Most of the currently known exploits rely on webkit as their entry point: they use a vulnerability in webkit (the console’s browser), which is triggered by loading a webpage. Loading that webpage is trickier than it seems, but generally is achieved by redirecting the console’s user guide (which we know loads and displays a particular webpage) to a “malicious” page that you control. The redirection is achieved with simple DNS trickery (which is why you need a fake DNS). You then need to host the page somewhere (and ask your DNS to redirect the user manual to that url). Some of us choose to use one of the many public hosts that have the page in question. Others, like me, just host the exploit locally, e.g. on a portable server such as the esp8266.
The jailbreak doesn’t “need to” be hosted on a wireless dongle, but 1) it needs to be hosted somewhere, 2) your console must have a technical way to access it (network access, even if limited) and 3) you need a way to tell your console where to access it (the Fake DNS). The Wireless dongles such as ESP8266 solve all 3 problems in an elegant way, but are certainly not the only solution.

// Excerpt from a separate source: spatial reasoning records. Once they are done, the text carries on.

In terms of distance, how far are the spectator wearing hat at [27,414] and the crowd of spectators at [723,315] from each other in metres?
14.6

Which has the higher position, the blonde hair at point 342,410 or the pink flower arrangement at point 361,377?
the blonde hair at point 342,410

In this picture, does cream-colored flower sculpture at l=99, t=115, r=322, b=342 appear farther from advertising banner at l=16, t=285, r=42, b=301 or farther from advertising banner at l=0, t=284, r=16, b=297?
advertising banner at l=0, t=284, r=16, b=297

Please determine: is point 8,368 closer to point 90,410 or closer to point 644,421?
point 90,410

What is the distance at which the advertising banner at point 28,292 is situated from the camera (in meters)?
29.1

A USB stick/dongle as you mention would require a usb-based exploit. This has happened in the past, but browser based exploits are more frequent, simply because more eyeballs are looking at Webkit.
thanks wololo.
I also did some research on what DNS does, and that helps explain things. Also signed up for NextDNS and it works well. I like the idea of not using the DNS servers my ISP wants me to use. None of their biz where I surf…

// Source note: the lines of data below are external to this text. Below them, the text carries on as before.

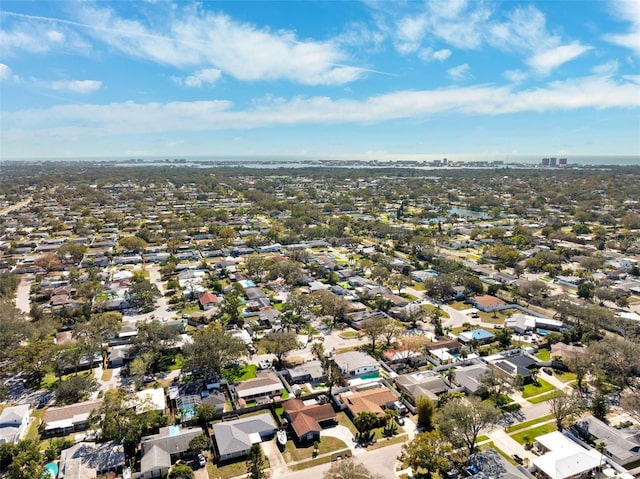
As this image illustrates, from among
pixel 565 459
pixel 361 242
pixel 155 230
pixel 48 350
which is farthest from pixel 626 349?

My netgear X6 router lets me add isp addresses to a blocked list maintained in the router. I added all the websites AlAzif listed and you reproduced in another article… Surprised to see EA* and Akamai* on the list!

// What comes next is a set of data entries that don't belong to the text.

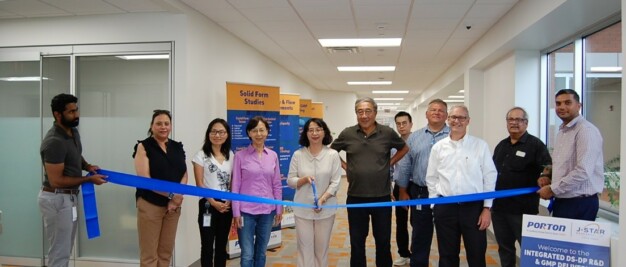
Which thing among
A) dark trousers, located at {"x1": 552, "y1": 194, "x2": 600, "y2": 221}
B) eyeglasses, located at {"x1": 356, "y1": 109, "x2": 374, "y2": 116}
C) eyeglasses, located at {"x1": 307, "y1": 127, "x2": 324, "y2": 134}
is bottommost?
dark trousers, located at {"x1": 552, "y1": 194, "x2": 600, "y2": 221}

Do you think this will take care of Sony telemetry efforts if I reconnect my ps4 back up to the internet?
I have an old usb wifi dongle (sandisk wireless flash drive SDWS2)… It shows an address on my router when it is powered on. Do you think it would be possible to launch the web exploit from that?
thanks, again for the info.
Yes, I think your router will be effective at blocking the addresses, this is probably the best way to maintain internet access while effectively blocking urls you consider “unwanted” (better than a DNS actually, since it will really block them instead of “pretending they don’t exist”). The downside is that if all your devices use the same router, then all of them will be blocked.
I believe EA and Akamai are in Al-Azif’s DNS from an earlier period when the goal of the DNS was to be more generic and block all kinds of telemetry from all kinds of services. There are urls for Nintendo in there as well, which are definitely not relevant for PlayStation. I personally block only playstation.* urls, but it might be worth asking Al-Azif and other folks on the scene what the definitive list is.
Funny that you mention the SDWS2, I’m convinced somebody else already asked about that particular device. I think the problem with those is that they are not open source, and unless they get reverse engineered, it might not be possible to run your own server, etc… on them. Don’t quote me on that but that’s how I remember it.
My Netgear Nighthawk router lets me bypass the blocked url list for one device – I must list the IP address of the device, so I used my go-to laptop.
I tried SCEA.com in the browser and I could connect to no site. I just googled it and didn’t see anything either. BUT do we need to also block *sony.com* (google search) and *sonyinteractive.com* as well? These are not in Al-Azif’s list…
The sandisk device was used back a whle ago to allow several devices to log onto it and share files, like movies or music. You can connect like 3 devices (?) to stream media at the same time. Two drawbacks are in needed an app AND it acts like a usb drive when you plug it into a computer (to load files) and you cannot run the wifi at the same time, it has a button internal battery which is all but dead (mine is like 8 y.o.). Device is so old, not likely anyone will reverse engineer.
Guess I’ll wait for the LILYGO to arrive from China and flash that… Hopefuly before X-mas. 😉
I appreciate the info!
Can it spoof firmware?
I don’t think so? Doesn’t spoofing firmware require more than a DNS Server? Like something actually running on the console?